(MATERIAL PROVIDED):
# # # #
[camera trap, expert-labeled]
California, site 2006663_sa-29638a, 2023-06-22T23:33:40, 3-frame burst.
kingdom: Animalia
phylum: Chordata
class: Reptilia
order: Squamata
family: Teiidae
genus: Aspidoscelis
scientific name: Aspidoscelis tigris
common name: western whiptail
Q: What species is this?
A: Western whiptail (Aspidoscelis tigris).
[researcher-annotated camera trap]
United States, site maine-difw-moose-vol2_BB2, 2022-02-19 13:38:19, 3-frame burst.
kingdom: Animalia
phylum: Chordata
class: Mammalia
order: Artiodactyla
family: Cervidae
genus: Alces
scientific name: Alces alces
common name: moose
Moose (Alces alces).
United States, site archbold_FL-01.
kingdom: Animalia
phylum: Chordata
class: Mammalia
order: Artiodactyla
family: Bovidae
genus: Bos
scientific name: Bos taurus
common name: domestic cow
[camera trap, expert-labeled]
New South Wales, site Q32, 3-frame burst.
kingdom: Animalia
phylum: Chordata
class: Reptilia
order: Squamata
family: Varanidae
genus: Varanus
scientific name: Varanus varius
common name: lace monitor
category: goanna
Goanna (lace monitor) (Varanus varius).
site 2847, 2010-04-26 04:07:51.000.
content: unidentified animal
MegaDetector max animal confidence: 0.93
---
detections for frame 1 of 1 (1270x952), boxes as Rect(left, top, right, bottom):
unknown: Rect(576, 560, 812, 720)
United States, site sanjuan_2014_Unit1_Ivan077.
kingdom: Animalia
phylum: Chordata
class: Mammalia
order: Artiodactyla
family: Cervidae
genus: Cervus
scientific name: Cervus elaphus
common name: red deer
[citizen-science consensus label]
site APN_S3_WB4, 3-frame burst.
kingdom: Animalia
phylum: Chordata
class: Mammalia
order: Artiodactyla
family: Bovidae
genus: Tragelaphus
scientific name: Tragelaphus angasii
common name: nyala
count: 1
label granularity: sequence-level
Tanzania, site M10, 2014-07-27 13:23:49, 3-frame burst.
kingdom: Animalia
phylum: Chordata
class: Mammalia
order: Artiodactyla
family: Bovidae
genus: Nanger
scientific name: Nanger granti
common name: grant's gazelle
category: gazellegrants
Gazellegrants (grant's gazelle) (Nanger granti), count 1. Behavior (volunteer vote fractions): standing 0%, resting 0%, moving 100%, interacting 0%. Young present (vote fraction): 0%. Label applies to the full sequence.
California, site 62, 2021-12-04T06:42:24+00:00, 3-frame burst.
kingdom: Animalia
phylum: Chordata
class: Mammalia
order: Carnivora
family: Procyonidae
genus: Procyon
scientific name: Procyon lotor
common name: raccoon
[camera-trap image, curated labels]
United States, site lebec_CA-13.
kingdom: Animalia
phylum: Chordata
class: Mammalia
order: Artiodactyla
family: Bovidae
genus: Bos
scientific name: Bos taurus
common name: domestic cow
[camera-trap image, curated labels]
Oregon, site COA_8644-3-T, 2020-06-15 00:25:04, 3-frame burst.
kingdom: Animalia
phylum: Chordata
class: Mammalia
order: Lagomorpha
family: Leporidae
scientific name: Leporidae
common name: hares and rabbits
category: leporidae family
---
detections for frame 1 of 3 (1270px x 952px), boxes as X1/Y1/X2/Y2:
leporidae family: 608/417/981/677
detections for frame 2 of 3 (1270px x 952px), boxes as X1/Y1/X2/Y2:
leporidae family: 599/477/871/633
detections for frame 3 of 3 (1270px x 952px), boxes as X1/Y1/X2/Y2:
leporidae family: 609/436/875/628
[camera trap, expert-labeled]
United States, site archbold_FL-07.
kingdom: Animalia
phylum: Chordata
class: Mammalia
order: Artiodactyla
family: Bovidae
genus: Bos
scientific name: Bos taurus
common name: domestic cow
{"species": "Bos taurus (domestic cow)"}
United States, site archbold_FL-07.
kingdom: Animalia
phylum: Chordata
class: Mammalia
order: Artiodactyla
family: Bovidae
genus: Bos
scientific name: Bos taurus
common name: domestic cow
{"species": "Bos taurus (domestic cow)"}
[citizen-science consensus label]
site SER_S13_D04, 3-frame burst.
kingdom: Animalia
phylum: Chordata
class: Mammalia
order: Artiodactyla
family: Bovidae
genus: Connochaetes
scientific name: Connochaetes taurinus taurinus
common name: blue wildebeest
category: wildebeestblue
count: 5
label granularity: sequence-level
# # # #
(WHAT YOU HAVE TO DO):
Copy out all lines of the listing where the word "California" appears.

(ANSWER TO THIS EXERCISE):
California, site 2006663_sa-29638a, 2023-06-22T23:33:40, 3-frame burst.
California, site 62, 2021-12-04T06:42:24+00:00, 3-frame burst.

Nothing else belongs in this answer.